Most Paranoids have a small number of very important concepts by which they try to live their lives. Honor, loyalty, honesty, and love are real enough for Paranoids to kill or die for. In the darkness of the Paranoid mind, however, these grand concepts can quickly shrivel into vindictive pettiness. The most effective criticisms redefine the Paranoid’s core concepts to include trust, mercy, and open-mindedness. Needless to say, this task requires tapping into your own Buddha nature. It can’t be done when you’re angry.

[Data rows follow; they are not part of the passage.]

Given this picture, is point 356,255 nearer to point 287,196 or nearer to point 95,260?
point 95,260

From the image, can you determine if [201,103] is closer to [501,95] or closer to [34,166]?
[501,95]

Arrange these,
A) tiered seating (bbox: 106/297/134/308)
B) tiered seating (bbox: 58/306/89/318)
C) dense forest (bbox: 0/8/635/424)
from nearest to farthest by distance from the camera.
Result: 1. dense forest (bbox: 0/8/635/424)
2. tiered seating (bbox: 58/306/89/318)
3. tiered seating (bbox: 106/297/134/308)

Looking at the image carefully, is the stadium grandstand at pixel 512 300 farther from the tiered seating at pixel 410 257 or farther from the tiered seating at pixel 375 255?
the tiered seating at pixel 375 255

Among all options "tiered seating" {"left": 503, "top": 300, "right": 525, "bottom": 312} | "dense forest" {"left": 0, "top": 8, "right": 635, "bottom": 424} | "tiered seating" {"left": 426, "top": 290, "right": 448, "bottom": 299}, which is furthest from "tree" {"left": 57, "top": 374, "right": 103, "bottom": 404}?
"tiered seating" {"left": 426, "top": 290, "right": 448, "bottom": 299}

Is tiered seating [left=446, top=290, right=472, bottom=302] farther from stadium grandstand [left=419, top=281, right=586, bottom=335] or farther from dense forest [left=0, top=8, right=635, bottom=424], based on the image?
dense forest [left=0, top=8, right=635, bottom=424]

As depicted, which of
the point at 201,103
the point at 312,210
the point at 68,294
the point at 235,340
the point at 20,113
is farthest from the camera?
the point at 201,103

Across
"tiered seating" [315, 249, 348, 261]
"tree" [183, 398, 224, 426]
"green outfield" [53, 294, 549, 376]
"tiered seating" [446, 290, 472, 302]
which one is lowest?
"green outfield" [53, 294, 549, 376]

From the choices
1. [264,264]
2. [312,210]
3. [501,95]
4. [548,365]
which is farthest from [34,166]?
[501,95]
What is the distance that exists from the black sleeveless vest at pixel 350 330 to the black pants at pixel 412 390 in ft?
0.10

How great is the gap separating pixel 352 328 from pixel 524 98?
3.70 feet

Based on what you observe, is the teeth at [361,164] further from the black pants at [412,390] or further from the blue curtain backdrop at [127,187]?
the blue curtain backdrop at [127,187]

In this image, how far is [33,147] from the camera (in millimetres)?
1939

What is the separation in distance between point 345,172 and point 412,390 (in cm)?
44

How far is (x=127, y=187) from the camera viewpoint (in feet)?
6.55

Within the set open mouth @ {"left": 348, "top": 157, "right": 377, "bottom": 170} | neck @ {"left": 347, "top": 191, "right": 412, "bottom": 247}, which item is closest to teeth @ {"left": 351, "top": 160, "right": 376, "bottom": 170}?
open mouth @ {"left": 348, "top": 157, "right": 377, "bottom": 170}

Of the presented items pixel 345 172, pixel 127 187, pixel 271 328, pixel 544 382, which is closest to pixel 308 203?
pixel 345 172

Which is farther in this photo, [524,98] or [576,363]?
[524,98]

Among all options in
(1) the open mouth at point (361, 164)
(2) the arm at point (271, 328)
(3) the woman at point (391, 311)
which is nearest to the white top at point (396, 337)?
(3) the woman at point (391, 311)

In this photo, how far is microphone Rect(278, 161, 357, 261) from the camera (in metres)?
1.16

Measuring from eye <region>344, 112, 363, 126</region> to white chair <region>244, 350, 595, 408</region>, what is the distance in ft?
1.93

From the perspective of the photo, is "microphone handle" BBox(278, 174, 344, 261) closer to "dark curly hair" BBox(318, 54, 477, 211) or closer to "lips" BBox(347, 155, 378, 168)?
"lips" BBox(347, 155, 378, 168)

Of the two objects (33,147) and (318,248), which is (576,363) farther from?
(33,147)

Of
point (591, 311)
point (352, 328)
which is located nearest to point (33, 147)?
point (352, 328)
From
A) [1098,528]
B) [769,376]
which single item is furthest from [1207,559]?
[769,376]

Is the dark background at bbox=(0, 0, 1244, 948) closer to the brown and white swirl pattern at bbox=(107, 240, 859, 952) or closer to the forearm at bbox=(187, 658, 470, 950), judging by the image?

For the less saintly, it is also effective to ask Paranoids how their core concepts relate to the present situation. A question like, “What is the honorable thing to do here?” or, “Doesn’t love require you to forgive?” or, “Does loyalty mean never disagreeing?” can open doors in the Paranoid mind. If this sort of question doesn’t work, you may be dealing with a different kind of vampire.
Tears, lectures, sermons, rambling rationalizations, jealous questions, displaying anguish as if it were a work of art—once Paranoid tantrums begin, they usually go on all night. If you give in, they’ll go on for the rest of your life. As we have seen throughout this chapter, the best time to stop Paranoid tantrums is before they start.
Paranoids are in many ways the most difficult and dangerous of the emotional vampires. They will protect you, cherish you, and possibly illuminate your life. All they ask in return is absolute loyalty. No discounts; with Paranoids, it’s all or nothing. For some people, it’s the most wonderful deal of their lives. For others, it leads to nothing but exhaustion and endless suffering. Only you can decide whether you have what it takes to be close to a Paranoid emotional vampire. One thing is certain, however: before you attempt to understand Paranoids, you must first know yourself.